Three Key Gift Acceptance Policy Provisions: Part III | Sharpe Group
Posted August 22nd, 2019

Three Key Gift Acceptance Policy Provisions: Part III

We left off last time with the fact that the qualified appraisal (Q.A.) rules were revised substantially as of January 1, 2019.

Yes, the Q.A. rules are the donor’s problem. But they become the donee’s problem if the donee receives a copy of the donor’s appraisal and doesn’t send the donor a letter stating that [1] the donee cannot advise the donor as to whether the appraisal is a “Qualified Appraisal” for federal income tax purposes, and [2] as to this matter, the donor needs to check with his or her own tax adviser.

BTW, donors and their advisers think the appraisal is a valuation document. That’s flat-out wrong. It’s a tax law document. Don’t you forget that.

Gift Receipts

Gift receipts are simple, right? Wrong! They are tax law documents. There’s a whole bunch of law on gift receipts in the federal income tax regulations. Lacking the proper form of gift receipt, the donor stands to lose his or her federal income tax charitable deduction on audit.
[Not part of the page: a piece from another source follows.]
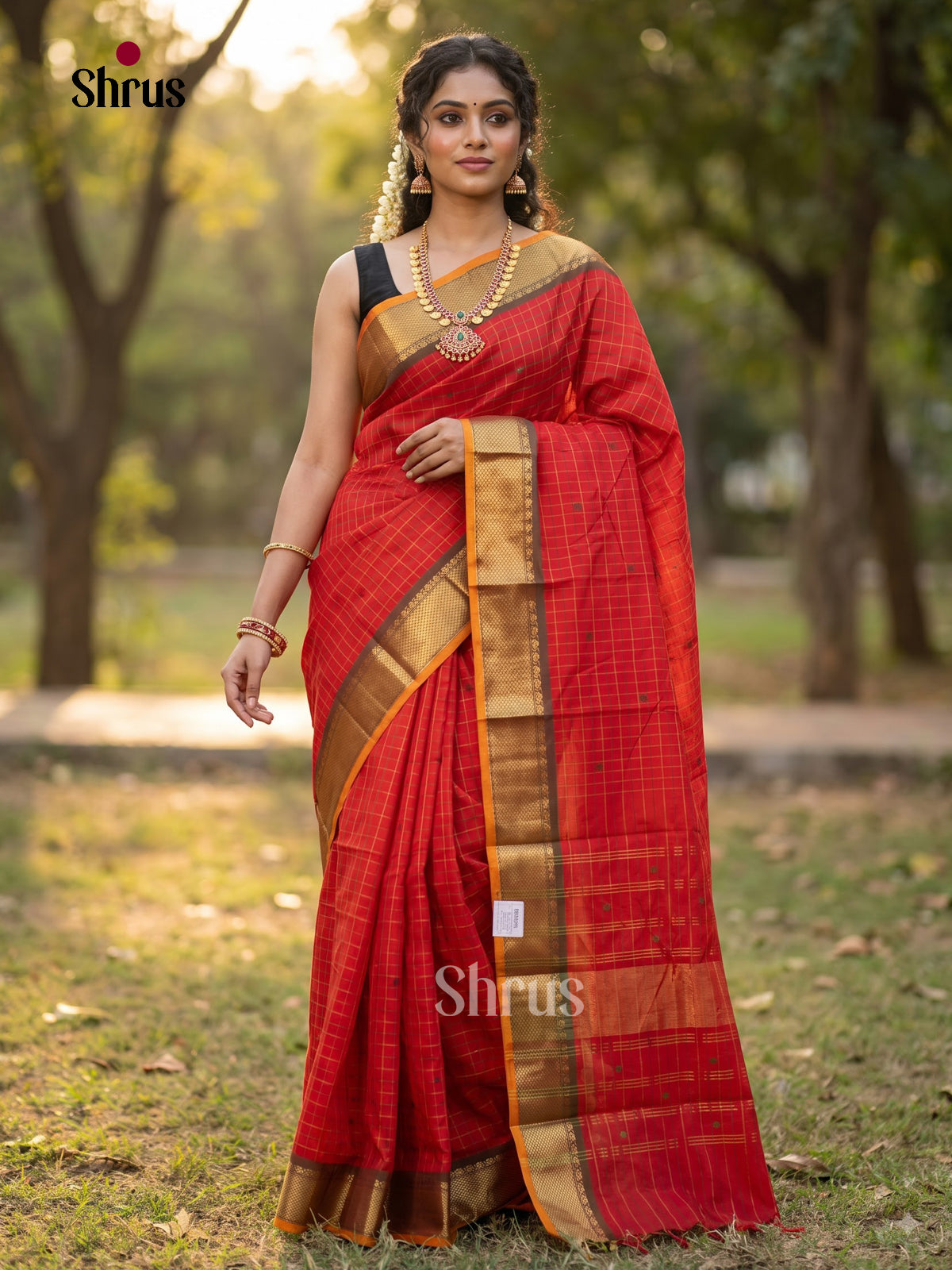 Timeless Red Chettinad Cotton Saree With Thread Checks, Buttas & Mustard Zari Border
It gets even worse. For an IRA rollover gift the donor needs a gift receipt. Even though the donor isn’t going to claim a charitable deduction for the gift.

For setting up a gift annuity, the donor needs a receipt stating whether the donor received any goods or services in addition to the annuity. Often, this sort of receipt states that the donor received no goods or services. Wrong! The annuity is goods or services.


Far too many charities utterly fail, at their own peril, to understand that pledges, appraisals, and gift receipts are exquisite tax law documess.

A charity that pays close attention to pledges, appraisals, and gift receipts is a well-run charity. In my experience, few charities fully meet this standard.